[Opening DATASET CONTENT section]

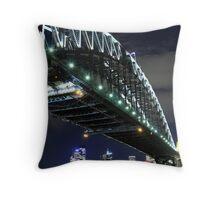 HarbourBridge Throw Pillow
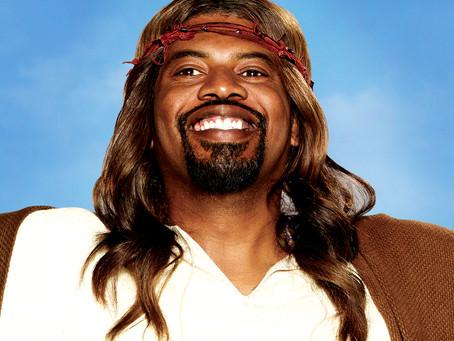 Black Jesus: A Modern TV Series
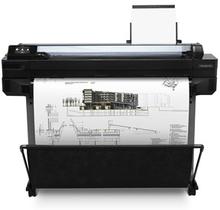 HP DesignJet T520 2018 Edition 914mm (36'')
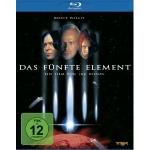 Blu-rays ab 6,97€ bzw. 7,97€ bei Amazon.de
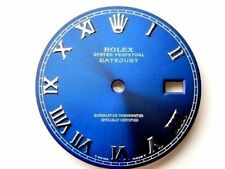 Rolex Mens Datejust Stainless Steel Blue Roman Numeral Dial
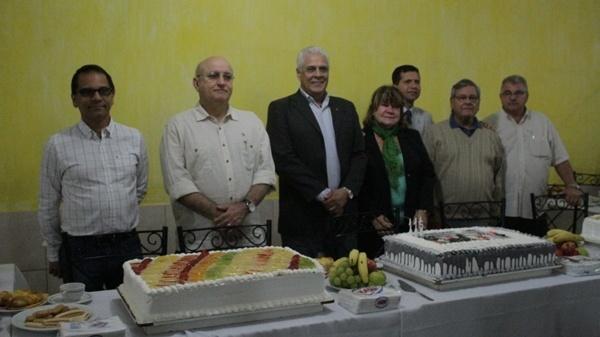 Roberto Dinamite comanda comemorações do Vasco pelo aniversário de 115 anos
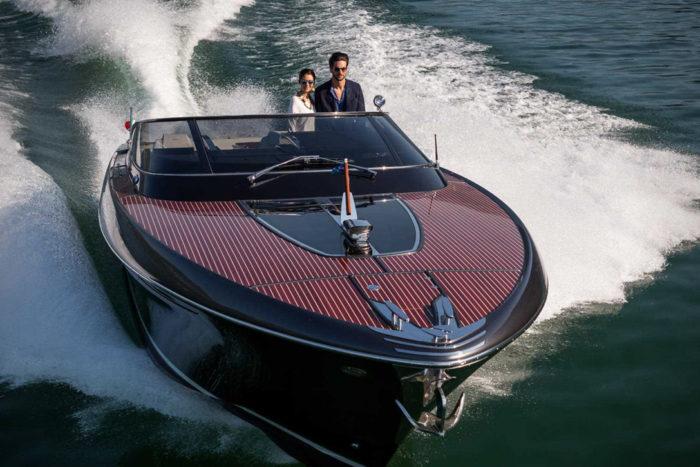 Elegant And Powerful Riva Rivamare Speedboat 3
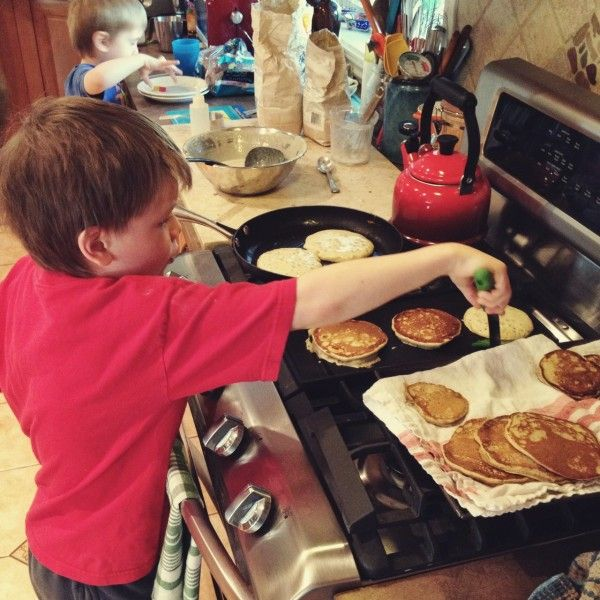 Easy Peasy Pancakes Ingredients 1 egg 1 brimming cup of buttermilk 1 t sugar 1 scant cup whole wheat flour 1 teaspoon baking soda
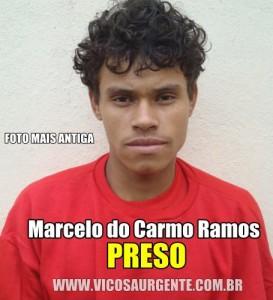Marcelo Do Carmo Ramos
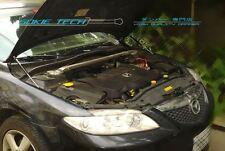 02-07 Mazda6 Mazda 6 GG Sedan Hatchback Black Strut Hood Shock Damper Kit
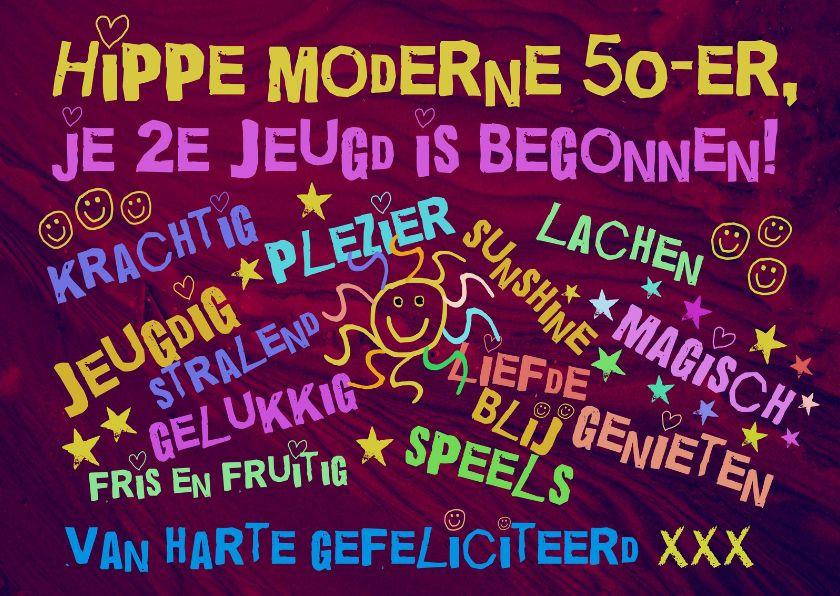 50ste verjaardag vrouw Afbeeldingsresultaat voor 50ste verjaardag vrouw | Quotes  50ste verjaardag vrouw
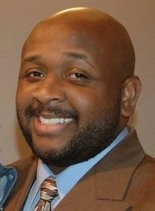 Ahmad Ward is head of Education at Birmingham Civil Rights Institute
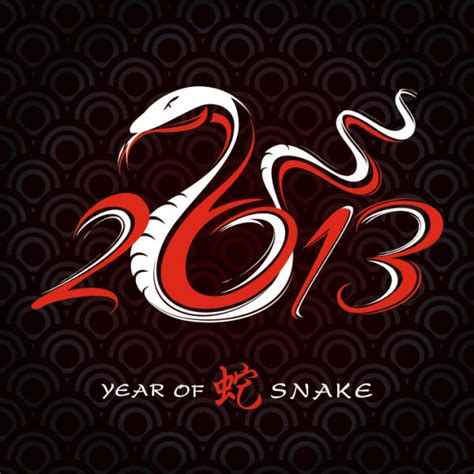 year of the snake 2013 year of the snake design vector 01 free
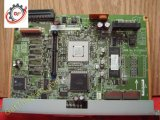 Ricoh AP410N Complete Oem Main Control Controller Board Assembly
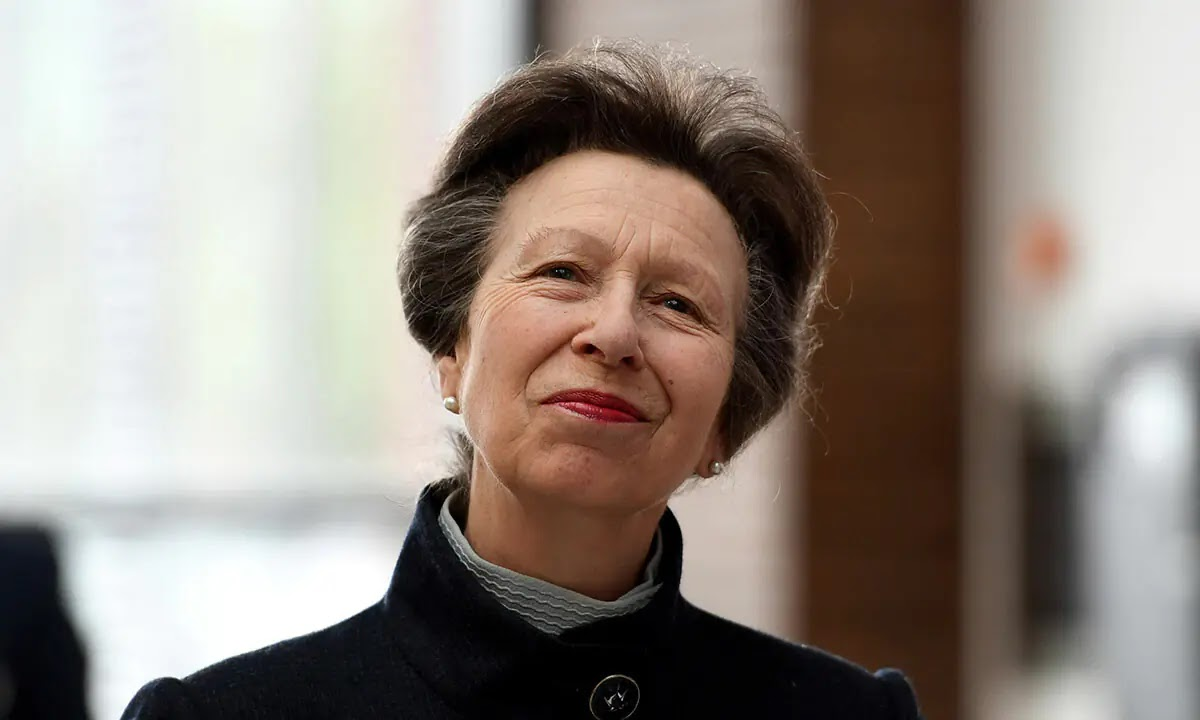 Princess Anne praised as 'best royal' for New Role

[Closing DATASET CONTENT section]

• [DIRECTIONS FOR THIS TASK]: In the answer, set down only the lines from the opening line of the listing through the line that holds "Ahmad Ward is", exactly as they appear, minus the pictures.

• [THE COMPLETED TASK]:
 HarbourBridge Throw Pillow
 Black Jesus: A Modern TV Series
 HP DesignJet T520 2018 Edition 914mm (36'')
 Blu-rays ab 6,97€ bzw. 7,97€ bei Amazon.de
 Rolex Mens Datejust Stainless Steel Blue Roman Numeral Dial
 Roberto Dinamite comanda comemorações do Vasco pelo aniversário de 115 anos
 Elegant And Powerful Riva Rivamare Speedboat 3
 Easy Peasy Pancakes Ingredients 1 egg 1 brimming cup of buttermilk 1 t sugar 1 scant cup whole wheat flour 1 teaspoon baking soda
Marcelo Do Carmo Ramos
 02-07 Mazda6 Mazda 6 GG Sedan Hatchback Black Strut Hood Shock Damper Kit
 50ste verjaardag vrouw Afbeeldingsresultaat voor 50ste verjaardag vrouw | Quotes  50ste verjaardag vrouw
 Ahmad Ward is head of Education at Birmingham Civil Rights Institute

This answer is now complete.